Dalam kesempatan itu, Fahira Idris Anggota DPD RI yang juga Ketua Umum Bang Japar yang hari ini bertugas sebagai Pembina Apel Kesiapsiagaan Dan Gelar Pasukan Penanggulangan Bencana meminta Bang Japar untuk mengajak masyarakat agar bersikap waspada terhadap kemungkinan munculnya bencana alam dikampungnya masing-masing. Baik berupa bencana banjir, Kebakaran, tanah longsor, Air Rob atau musibah lainnya seiring sudah masuknya musim penghujan.
.
“Apel siaga ini diselenggarakan dengan tujuan agar ada sinergi dan kesiapan siagaan dalam menghadapi berbagai kemungkinan resiko terjadinya bencana alam di Jakarta khususnya. Meski demikian, kita tentunya berharap agar tidak ada bencana yang terjadi di tahun Penghujan kali ini, kita kencangkan Doa dan sadarkan masyarakat untuk yuk kerja bakti bersama-sama dikampungnya masing-masing,” ujar Fahira Idris dalam amanat dihadapan peserta Apel Kesiapsiagaan Dan Gelar Pasukan Penanggulangan Bencana di Padepokan Ciliwung Condet.
.
Fahira Idris meminta agar Bang Japar berkoordinasi dan Kolaborasi bersama semua pihak dari Lurah, Camat, BPBD, PMI, Dinsos dan semua pihak kerelawanan untuk bersama-sama karena Bencana adalah masalah kita bersama. Untuk khusus kepada pihak pemerintah dan semua SKPD-nya untuk lebih sigap dalam penanganan bencana, alhamdulillah Bapak Gubernur DKI Jakarta Anies Baswedan telah membuat sumur resapan, sudah bersama-sama untuk siap menghadapi musim penghujan, karena itu Ayo Bang Japar semua bergerak untuk bersama-sama Pemprov, Kecamatan dan Kelurahan kita bersiap dimusim penghujan kali ini. Upaya monitoring kondisi lapangan perlu terus dilakukan setiap saat,dan siap siaga seluruh peralatan keselamatan, meminta masyarakat untuk bersikap waspada terhadap kemungkinan munculnya bencana alam.

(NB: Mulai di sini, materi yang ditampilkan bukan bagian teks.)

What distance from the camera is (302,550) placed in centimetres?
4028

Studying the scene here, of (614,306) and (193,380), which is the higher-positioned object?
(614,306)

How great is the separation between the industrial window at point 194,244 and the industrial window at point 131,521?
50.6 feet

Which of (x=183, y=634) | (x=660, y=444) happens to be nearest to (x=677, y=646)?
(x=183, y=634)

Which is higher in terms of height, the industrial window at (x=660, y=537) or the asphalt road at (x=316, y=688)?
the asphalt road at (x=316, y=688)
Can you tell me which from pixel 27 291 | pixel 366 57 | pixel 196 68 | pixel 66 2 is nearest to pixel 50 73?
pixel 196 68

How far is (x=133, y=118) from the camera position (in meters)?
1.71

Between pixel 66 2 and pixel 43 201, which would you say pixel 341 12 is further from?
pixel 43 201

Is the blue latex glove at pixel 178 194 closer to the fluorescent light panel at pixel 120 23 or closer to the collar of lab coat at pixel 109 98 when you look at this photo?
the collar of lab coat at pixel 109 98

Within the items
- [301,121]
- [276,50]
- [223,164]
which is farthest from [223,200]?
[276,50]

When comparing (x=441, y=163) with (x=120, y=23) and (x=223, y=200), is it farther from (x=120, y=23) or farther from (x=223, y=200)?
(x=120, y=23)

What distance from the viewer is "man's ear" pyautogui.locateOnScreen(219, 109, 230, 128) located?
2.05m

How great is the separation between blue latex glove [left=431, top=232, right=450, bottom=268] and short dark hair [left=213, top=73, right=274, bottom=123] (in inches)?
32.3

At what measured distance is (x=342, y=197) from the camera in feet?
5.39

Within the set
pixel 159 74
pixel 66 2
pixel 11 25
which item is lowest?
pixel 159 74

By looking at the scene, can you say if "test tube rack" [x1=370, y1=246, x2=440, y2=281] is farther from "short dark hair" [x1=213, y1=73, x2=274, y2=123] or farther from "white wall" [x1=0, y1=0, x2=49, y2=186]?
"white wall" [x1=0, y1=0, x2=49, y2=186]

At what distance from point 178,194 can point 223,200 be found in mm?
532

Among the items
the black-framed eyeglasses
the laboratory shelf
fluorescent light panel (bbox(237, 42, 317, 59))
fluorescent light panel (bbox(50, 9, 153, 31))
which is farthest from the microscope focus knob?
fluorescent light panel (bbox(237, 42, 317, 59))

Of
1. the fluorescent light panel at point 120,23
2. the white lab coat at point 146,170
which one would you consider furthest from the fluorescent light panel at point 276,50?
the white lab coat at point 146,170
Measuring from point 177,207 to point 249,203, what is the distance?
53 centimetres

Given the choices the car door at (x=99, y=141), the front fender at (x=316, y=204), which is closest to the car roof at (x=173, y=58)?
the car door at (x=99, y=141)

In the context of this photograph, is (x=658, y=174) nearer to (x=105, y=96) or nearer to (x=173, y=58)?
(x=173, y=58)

Baik berupa bencana banjir, kebakaran, tanah longsor, Air Rob atau musibah lainnya seiring sudah masuknya musim penghujan.
.
“Mengingat terus terjadinya curah hujan, yang terus menerus, kita tidak tahu kapan terjadinya bencana, kita selalu siap siaga dan waspada”tutup Fahira Idris dalam sambutannya.
.
Musa Marasabessy,SH Komandan Wilayah Bang Japar Jakarta Timur menyampaikan akan mengikuti arahan dari Ibu Fahira Idris sebagai Ketua Umum, akan disampaikan kepada para Komandan Kecamatan dan Komandan Kelurahan untuk berkoordinasi dengan semua sektor, dan Alhamdulillah, Satgas Siaga Bencana hari ini resmi di kukuhkan oleh Ibu Fahira Idris, bismillah, kami Bang Japar Jakarta Timur akan terus sinergis, kolaborasi dan bersama-sama semua pihak kita berdoa agar musibah jangan sampai ada, tetapi kita bersiap-siap siaga untuk kemungkinan yang akan terjadi.
.
Yusuf Effendi Ketua Panitia Apel Kesiapsiagaan Dan Gelar Pasukan Penanggulangan Bencana kali ini mengucapkan terima kasih kepada semua pihak yang telah bekerja bersama-sama dalam kegiatan kali ini, terima kasih Bapak Lurah, Camat, dan semua Tim kerjanya, Terima kasih Bapak Walikota dan Bapak Wakil Walikota, beserta semua SKPD yang hadir kali ini, terima kasih juga kepada Bapak Gubernur Anies Baswedan yang telah mendukung penuh kegiatan kali ini beserta Para Kepala Dinas di DKI Jakarta, khususnya kepala BPBD DKI Jakarta terima kasih suport dan dukungannya kami akan bersama-sama untuk menjaga kampung kami dari musibah dan kami bersiap-siap menjaganya.
.
Gubernur DKI Jakarta yang diwakili Ahmad Jani Kepala Kesbangpol Jaktim menyampaikan terima kasih dan kami sangat mendukung penuh, kami akan laporkan kepada pimpinan kami Bapak Gubernur bahwa Bang Japar sudah ada Team Rescuenya.
.
Walikota Jakarta Timur yang di wakili oleh Bapak Rudi Syahrul Camat Kramat Jati Jaktim juga sangat mensuport dan mendukung kegiatan Apel Bencana oleh Bang Japar, kita berdoa, semoga curah hujan tidak tinggi agar musibah bisa kita hadapi, dan kalau nanti terjadi musibah maka Bang Japar akan didepan bersama kami.
.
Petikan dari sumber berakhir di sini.